--- begin Source document ---
Establishment, structure and procedures

The American labor movement, encouraged by the protections guaranteed under Section 7(a) of the National Industrial Recovery Act (NIRA), undertook a wave of organizing not seen in almost two decades. A series of strikes overtook the country in the summer of 1933.[1]

The NIRA established the National Recovery Administration (NRA), and General Hugh S. Johnson was named the agency's administrator.

Gen. Johnson had initially expressed the hope that the NIRA would be self-policing system.[1] But that had clearly not happened, and formal governmental machinery was needed to handle the sudden wave of labor activity.

Subsequently, Johnson—acting on a joint motion from the NRA's Industrial Advisory Board and Labor Advisory Board—created the NLB. President Franklin D. Roosevelt announced the NLB's formation on August 5, 1933. Roosevelt issued no executive order defining the Board's powers, duties or procedures, but he did assert that the board should 'consider, adjust, and settle differences and controversies' arising in labor disputes.[2]

The NLB had seven members. Three members represented labor: American Federation of Labor (AFL) president William Green; United Mine Workers of America president John L. Lewis; and Leo Wolman, formerly director of research for the Amalgamated Clothing Workers of America and chairman of the Labor Advisory Board of the NRA. Three members represented industry: General Electric president Gerard Swope; Louis Kirstein, the vice president of Filene's of Boston (a department store); and Walter C. Teagle, president of Standard Oil of New Jersey. The chairman of the NLB was United States Senator Robert F. Wagner.[3]

Although the NLB's mandate was vague, its procedures undefined and its enforcement powers nonexistent, Sen. Wagner—who had been one of the primary authors of the NIRA—was determined to make the board work along the self-policing lines previously announced by Gen. Johnson.
--- end Source document ---
--- begin Information shown ---
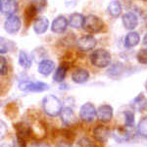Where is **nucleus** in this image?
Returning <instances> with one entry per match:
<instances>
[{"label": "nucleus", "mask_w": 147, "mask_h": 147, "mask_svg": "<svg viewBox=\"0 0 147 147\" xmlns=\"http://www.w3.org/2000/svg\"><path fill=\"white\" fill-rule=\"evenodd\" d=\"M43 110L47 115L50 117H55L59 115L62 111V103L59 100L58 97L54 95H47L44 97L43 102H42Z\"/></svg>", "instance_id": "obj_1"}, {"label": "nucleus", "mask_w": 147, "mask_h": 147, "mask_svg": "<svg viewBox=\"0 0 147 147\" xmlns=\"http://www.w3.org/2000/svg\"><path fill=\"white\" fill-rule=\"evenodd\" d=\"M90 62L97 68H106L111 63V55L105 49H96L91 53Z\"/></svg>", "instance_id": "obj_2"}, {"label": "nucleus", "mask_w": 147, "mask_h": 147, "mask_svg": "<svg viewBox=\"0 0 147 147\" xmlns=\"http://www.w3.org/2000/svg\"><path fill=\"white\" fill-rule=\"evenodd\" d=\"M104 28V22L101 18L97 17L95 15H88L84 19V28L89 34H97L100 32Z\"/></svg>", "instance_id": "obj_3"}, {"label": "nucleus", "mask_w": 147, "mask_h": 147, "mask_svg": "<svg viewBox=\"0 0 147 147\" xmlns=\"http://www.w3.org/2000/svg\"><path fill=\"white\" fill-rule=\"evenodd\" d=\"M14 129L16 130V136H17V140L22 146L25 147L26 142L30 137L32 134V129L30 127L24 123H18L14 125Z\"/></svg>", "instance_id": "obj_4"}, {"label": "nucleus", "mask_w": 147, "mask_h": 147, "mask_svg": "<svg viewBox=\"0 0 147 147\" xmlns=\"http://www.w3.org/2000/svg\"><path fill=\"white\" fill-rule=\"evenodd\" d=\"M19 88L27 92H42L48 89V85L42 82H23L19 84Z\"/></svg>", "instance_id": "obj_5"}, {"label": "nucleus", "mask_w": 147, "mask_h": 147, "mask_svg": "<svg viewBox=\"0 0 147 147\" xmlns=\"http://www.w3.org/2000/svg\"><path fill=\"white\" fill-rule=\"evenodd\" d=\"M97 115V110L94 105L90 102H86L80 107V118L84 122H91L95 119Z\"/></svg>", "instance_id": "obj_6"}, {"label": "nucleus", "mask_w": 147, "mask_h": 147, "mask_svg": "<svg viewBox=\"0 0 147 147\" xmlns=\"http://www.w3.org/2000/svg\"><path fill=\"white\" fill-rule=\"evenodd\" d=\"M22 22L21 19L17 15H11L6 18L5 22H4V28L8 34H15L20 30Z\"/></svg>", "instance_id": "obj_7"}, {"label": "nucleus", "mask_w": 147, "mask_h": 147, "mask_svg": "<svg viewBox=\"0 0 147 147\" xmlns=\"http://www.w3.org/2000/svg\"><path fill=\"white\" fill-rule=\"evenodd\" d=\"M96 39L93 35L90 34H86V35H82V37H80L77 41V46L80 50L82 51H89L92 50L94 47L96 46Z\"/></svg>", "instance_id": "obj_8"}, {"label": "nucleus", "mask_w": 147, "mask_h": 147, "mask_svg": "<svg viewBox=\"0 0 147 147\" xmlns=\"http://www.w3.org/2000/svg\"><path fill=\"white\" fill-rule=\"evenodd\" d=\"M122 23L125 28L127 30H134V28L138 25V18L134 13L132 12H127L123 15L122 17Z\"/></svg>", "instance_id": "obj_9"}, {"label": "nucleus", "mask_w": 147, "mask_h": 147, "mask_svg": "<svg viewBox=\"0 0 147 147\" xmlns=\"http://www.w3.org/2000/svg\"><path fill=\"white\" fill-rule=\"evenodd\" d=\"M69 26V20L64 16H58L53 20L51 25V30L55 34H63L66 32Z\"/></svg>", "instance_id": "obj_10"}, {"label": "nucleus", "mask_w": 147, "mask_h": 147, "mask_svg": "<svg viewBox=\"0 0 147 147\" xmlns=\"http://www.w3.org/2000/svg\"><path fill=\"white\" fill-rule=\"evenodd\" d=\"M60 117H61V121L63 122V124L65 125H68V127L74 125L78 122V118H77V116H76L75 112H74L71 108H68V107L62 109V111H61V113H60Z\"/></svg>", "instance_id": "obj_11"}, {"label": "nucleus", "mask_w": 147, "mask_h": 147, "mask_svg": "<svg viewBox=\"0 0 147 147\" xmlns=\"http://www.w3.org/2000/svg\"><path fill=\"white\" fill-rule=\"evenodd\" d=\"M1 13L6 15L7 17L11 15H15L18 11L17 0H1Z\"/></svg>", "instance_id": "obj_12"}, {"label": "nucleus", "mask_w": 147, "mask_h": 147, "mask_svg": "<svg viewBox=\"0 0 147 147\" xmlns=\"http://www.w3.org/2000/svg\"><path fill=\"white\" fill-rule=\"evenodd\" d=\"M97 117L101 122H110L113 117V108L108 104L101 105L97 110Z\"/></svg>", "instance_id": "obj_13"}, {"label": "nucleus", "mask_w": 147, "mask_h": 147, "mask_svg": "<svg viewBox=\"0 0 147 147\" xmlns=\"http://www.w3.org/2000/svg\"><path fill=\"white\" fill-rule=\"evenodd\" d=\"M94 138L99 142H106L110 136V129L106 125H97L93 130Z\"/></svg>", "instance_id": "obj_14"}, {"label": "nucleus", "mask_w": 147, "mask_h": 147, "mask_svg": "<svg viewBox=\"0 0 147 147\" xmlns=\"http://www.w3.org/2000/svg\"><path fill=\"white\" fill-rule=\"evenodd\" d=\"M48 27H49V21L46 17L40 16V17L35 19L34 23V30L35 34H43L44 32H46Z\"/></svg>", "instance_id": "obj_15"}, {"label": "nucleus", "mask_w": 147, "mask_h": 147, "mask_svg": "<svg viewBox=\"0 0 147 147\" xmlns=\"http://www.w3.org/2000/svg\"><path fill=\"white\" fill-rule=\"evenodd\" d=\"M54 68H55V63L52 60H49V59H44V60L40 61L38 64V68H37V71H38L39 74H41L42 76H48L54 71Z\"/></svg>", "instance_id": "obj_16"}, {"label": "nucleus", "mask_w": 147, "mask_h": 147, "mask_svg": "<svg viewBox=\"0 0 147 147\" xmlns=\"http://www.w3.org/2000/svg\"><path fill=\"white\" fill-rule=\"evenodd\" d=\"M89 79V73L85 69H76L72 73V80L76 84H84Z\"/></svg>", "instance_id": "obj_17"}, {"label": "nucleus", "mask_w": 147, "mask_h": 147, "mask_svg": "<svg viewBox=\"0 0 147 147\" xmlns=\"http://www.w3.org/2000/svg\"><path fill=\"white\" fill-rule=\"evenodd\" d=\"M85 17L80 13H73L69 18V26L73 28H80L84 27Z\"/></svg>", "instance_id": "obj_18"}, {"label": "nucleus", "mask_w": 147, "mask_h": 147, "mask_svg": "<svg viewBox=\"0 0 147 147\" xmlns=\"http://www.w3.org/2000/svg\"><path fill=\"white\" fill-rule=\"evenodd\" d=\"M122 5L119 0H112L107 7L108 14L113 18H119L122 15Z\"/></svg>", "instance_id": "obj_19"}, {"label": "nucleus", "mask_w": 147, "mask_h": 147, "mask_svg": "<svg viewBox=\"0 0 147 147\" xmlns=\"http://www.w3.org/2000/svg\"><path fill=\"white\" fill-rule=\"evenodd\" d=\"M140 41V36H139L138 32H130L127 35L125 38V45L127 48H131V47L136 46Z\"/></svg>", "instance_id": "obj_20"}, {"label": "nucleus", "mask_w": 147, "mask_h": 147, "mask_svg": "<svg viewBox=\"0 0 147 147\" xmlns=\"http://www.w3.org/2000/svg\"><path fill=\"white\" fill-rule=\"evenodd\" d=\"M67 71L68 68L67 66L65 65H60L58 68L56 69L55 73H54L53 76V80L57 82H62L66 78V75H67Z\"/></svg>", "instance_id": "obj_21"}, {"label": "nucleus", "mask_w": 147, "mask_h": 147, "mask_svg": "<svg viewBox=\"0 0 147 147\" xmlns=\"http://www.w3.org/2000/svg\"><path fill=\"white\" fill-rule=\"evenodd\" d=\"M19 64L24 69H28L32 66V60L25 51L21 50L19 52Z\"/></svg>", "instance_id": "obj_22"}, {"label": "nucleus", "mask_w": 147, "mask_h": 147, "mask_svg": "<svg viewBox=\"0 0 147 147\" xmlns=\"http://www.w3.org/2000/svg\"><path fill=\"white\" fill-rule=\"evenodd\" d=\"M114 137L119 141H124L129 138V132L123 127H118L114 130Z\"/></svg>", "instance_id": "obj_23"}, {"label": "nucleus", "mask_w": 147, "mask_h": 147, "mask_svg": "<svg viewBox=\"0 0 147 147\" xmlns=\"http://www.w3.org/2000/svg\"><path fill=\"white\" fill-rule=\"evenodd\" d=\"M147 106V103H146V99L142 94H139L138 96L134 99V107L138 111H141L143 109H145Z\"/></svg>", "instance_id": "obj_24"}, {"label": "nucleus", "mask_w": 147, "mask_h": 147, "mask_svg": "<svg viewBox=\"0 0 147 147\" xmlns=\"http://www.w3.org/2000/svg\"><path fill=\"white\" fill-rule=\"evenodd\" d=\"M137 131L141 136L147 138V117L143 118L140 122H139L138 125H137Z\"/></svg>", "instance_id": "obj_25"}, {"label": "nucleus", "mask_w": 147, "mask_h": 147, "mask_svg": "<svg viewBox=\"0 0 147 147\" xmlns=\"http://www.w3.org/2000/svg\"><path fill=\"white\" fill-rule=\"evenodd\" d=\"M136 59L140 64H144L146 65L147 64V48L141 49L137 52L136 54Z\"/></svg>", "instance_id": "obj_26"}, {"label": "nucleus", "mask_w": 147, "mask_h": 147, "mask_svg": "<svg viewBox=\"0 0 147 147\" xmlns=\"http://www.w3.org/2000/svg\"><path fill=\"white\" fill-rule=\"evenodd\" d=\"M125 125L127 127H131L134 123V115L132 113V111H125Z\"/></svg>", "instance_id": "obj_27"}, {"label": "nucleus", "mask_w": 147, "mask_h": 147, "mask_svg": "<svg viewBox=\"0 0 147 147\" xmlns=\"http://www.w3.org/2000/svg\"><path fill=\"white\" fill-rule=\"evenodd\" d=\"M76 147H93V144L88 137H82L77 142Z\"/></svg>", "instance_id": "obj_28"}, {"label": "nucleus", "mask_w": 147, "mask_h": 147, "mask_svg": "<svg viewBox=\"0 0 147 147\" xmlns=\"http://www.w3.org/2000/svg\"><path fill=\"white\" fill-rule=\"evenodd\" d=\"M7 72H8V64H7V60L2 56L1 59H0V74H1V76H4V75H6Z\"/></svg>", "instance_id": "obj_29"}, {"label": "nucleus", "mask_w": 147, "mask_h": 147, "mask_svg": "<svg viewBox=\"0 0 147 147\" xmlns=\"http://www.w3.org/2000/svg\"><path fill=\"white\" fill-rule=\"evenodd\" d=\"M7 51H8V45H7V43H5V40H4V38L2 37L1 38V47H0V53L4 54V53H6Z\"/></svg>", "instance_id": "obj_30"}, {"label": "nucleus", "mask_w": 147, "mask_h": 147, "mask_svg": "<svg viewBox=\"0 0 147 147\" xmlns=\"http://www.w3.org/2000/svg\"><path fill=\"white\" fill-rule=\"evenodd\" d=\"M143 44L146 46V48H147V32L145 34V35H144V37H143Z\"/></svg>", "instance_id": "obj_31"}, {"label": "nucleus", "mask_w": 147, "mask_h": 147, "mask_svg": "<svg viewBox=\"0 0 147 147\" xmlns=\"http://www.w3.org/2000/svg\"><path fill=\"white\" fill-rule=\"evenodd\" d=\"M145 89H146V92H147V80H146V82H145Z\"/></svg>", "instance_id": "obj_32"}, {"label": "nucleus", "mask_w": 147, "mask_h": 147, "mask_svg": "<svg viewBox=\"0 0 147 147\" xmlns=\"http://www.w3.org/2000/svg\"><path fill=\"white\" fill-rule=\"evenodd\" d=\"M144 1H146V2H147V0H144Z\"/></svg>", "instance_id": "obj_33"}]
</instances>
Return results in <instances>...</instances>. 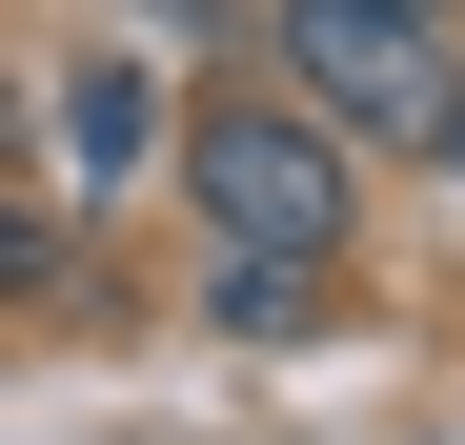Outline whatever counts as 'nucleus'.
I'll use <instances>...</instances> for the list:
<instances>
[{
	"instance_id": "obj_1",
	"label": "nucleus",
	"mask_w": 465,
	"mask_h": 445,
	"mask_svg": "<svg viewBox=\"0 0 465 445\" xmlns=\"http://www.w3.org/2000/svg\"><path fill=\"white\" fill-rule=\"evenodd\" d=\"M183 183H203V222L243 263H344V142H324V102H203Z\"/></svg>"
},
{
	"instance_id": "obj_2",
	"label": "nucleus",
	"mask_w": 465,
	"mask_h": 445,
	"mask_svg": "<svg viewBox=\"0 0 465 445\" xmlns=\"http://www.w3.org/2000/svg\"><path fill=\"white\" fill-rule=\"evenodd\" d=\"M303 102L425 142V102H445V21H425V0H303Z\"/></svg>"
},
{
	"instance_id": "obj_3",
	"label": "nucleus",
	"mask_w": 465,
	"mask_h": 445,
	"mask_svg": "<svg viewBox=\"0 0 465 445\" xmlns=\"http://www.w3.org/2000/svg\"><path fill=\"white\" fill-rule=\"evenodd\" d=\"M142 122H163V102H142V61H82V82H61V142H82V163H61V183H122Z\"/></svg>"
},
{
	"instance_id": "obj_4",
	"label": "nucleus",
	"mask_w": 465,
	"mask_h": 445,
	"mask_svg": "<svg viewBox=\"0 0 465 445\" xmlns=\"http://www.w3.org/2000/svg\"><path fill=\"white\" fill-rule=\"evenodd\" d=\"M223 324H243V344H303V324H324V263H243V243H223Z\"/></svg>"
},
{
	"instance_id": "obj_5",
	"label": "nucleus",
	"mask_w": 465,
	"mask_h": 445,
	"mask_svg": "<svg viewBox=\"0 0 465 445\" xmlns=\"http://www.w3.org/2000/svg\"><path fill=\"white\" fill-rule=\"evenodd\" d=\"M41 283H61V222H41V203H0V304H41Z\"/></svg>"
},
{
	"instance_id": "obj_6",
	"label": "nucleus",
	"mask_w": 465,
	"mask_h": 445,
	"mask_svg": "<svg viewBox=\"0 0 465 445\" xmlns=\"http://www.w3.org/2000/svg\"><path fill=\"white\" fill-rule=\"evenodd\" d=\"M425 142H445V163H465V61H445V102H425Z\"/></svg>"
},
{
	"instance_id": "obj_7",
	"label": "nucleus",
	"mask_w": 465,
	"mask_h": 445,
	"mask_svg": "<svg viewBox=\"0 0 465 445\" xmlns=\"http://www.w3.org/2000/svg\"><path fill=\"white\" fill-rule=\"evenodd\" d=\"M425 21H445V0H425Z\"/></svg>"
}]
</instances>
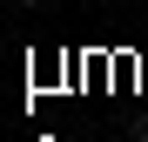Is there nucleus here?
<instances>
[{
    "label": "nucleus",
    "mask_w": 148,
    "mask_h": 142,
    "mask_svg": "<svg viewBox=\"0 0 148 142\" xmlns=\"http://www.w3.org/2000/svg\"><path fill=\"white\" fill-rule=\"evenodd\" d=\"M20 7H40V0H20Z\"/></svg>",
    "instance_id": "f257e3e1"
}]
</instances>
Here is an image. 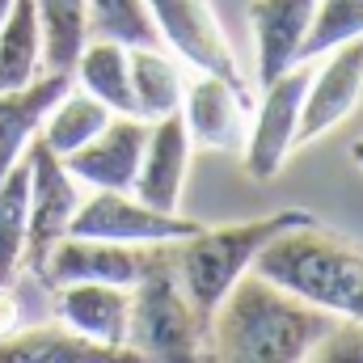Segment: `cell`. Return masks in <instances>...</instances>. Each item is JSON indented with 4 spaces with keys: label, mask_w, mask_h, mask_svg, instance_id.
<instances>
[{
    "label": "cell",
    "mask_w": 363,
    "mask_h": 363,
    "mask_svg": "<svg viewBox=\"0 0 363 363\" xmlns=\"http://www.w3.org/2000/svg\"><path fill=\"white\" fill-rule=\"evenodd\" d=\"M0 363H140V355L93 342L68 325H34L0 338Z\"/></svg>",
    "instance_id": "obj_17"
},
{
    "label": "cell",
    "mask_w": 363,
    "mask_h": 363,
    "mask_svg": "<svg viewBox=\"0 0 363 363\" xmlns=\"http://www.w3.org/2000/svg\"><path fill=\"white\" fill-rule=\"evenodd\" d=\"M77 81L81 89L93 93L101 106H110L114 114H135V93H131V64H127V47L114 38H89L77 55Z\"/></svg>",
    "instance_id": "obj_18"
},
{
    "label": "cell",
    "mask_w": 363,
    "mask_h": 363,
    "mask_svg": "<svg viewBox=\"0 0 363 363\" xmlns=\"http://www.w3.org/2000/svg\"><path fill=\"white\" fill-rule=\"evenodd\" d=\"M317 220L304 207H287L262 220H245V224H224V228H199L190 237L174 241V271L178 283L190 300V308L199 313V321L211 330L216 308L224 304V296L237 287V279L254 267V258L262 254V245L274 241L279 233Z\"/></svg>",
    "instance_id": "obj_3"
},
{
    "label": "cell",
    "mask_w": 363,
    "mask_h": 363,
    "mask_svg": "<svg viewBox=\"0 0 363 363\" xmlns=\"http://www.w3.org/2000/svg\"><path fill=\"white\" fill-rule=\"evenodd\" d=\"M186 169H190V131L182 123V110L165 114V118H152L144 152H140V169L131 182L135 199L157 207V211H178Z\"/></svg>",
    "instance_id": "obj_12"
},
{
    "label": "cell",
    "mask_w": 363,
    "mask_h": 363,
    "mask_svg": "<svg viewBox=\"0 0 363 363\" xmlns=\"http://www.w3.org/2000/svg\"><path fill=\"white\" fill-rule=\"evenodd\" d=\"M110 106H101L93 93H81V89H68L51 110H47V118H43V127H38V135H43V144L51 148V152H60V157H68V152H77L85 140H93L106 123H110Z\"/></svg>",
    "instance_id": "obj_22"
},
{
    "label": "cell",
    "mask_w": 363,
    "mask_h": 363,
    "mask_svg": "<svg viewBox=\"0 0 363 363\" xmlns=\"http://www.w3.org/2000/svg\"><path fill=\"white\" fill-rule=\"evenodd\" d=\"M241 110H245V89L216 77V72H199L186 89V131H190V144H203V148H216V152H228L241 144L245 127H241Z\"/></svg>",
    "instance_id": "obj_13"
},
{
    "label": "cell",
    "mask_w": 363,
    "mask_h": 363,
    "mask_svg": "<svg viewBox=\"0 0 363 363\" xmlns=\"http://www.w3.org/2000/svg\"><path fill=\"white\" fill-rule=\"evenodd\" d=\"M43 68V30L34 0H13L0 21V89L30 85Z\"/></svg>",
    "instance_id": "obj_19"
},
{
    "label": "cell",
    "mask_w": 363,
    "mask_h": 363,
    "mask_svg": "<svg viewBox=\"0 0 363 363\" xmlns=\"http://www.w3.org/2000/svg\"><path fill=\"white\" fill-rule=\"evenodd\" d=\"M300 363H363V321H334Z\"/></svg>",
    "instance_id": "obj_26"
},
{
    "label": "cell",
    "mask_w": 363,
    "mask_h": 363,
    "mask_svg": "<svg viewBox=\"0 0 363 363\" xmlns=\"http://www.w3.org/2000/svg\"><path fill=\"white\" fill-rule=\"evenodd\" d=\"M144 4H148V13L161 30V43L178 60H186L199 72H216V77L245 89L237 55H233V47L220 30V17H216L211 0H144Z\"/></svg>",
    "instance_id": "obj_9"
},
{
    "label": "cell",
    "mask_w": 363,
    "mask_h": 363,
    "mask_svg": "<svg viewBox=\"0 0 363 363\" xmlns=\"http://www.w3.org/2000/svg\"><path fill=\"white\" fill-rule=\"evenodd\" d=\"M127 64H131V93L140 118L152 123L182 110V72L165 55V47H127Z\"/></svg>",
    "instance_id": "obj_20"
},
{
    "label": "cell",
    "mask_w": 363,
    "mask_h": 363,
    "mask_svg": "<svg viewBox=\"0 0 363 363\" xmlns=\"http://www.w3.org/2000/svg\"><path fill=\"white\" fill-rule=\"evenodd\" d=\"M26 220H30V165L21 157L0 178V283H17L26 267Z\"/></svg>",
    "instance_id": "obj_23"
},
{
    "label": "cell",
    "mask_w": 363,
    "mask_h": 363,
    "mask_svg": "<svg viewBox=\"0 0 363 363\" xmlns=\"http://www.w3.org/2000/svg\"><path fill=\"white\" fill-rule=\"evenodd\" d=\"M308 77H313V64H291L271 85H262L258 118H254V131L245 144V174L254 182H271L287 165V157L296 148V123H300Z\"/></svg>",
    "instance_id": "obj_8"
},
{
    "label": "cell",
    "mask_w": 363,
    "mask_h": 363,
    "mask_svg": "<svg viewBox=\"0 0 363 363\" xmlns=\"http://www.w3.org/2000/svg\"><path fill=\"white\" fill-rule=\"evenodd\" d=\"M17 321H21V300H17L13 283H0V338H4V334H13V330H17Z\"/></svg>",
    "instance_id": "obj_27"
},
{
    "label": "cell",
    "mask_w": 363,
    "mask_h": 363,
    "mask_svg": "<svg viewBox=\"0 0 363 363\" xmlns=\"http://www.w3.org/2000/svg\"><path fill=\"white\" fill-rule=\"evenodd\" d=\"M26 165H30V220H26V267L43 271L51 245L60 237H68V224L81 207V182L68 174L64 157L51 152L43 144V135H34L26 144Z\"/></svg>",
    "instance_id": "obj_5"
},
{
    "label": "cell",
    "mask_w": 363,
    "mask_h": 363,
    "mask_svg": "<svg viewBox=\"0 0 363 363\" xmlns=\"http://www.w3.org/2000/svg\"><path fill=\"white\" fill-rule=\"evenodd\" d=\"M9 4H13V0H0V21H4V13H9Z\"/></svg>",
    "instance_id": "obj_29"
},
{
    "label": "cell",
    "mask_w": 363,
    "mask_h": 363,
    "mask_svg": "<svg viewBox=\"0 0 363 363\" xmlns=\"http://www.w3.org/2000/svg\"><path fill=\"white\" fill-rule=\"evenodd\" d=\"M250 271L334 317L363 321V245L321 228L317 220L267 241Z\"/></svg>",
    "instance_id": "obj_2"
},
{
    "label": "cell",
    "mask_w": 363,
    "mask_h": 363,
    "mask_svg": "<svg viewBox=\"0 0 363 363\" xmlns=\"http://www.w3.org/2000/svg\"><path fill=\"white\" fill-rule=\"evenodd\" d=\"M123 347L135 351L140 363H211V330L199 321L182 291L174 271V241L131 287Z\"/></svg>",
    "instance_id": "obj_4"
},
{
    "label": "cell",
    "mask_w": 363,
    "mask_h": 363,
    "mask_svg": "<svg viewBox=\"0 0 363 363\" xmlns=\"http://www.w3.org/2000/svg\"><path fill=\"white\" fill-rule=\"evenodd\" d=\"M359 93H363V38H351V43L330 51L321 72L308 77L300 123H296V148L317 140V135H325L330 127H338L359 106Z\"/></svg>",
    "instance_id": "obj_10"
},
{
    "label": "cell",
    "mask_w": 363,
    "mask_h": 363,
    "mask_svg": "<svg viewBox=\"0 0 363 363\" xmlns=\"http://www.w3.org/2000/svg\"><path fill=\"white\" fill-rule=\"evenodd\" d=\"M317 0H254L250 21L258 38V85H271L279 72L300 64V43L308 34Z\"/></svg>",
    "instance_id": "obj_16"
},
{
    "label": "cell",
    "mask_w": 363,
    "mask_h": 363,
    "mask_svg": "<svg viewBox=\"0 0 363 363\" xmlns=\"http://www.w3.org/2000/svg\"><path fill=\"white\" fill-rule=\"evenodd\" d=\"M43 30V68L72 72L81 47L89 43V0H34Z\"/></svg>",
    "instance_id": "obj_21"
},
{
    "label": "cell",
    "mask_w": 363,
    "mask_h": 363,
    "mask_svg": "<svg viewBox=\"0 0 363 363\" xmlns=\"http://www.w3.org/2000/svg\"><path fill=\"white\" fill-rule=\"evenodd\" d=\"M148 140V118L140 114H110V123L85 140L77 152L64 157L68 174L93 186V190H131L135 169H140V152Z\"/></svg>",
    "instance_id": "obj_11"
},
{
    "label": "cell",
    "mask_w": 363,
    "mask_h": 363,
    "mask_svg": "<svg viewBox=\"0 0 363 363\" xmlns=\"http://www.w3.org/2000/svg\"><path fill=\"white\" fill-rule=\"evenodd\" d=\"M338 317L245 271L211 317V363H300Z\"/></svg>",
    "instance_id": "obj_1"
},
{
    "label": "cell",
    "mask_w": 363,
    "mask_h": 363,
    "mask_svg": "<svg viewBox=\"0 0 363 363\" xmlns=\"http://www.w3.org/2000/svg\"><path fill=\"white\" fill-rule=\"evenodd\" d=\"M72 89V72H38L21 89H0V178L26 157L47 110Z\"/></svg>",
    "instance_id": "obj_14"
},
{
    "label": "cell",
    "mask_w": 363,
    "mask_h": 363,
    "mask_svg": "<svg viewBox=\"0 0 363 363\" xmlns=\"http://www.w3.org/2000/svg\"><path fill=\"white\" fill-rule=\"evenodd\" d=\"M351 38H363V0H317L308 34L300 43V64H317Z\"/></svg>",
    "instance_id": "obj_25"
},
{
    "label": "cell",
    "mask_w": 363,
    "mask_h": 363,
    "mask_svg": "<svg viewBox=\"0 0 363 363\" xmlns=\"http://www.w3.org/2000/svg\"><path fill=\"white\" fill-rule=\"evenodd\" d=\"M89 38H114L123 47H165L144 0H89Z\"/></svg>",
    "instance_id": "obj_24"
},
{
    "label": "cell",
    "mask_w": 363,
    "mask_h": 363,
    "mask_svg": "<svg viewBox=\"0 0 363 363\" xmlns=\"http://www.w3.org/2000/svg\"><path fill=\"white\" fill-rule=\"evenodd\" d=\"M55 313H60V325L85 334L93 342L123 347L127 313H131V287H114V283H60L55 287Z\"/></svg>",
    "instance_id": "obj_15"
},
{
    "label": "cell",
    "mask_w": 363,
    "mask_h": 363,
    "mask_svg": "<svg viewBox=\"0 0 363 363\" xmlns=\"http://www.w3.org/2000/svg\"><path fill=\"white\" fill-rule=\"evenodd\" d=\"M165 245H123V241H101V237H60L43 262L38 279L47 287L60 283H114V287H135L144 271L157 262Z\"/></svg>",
--- end Information shown ---
## Objectives
**a.** Return the passage of the National Labor Board text starting at "Although the NLB's" and ending at "by Gen. Johnson.", copied word for word.
**b.** Supply the next part of the text about the National Labor Board, picking up after its final sentence.

## The replies
**a.**
Although the NLB's mandate was vague, its procedures undefined and its enforcement powers nonexistent, Sen. Wagner—who had been one of the primary authors of the NIRA—was determined to make the board work along the self-policing lines previously announced by Gen. Johnson.

**b.**
Initially, the NLB attempted to merely be a mediator in labor disputes. The NIRA protected the right of workers to form unions of their own choosing. And it required employers to engage in good-faith negotiations when a union had issued a demand for recognition and bargaining. More often than not, an employer's refusal to bargain was the issue. Holding representation elections, much less establishing bargaining units or determining majority status, was not even considered by the Board.[4]

Employers, however, quickly established company unions and announced that these were the only proper representatives of the workers. Unions responded by holding strikes, demanding to be recognized as the organization of the workers' choosing and immediate negotiations. Large numbers of workers were summarily fired for striking.[5]

The NLB quickly settled on a strategy of suggesting elections as a way of determining majority status and breaking a collective bargaining deadlock.

The Reading Formula and representational elections

The NLB's opportunity came when the Full-Fashioned Hosiery Workers Union launched an organizing drive in the summer of 1933 in the silk stocking mills around Reading, Pennsylvania. The employers refused to recognize the union, and 10,000 workers went on strike. On August 10, 1933, the NLB mediated a settlement.

Known as the "Reading Formula," the settlement consisted of four parts: (1) That the union call off the strike; (2) That all employees be rehired immediately, without retaliation; (3) That the NLB hold elections in which the workers would vote by secret ballot for their own representatives, and that both parties would negotiate a collective bargaining agreement covering wages, hours and working conditions; and (4) That in the event of any disagreement on any matter, the parties would submit the dispute to the NLB for binding arbitration.[6]

The Reading Formula proved useful in settling large numbers of labor disputes, including strikes in silk mills in Paterson, New Jersey; silk mills in Allentown, Pennsylvania; tool and die factories in Detroit, Michigan; and coal mines in Illinois. In most cases, the union won the election.[7]

But within months, a large number of employers refused to cooperate with the NLB. The NLB relied on enforcement of its orders through the NRA (which only had the power to remove so-called Blue Eagle industrial code approval from a manufacturer) or prosecution by the U.S. Department of Justice. These weak enforcement powers encouraged employer resistance. In July 1933, the Weirton Steel Company held a private election rather than submit to one ran and monitored by the NLB. The Budd Manufacturing Company established a company union, then refused to bargain with the AFL affiliate in the plant.[8]

E.O. 6580 and representational exclusivity

To strengthen the NLB's powers vis-a-vis employers, President Roosevelt issued Executive Order 6511 on December 16, 1933.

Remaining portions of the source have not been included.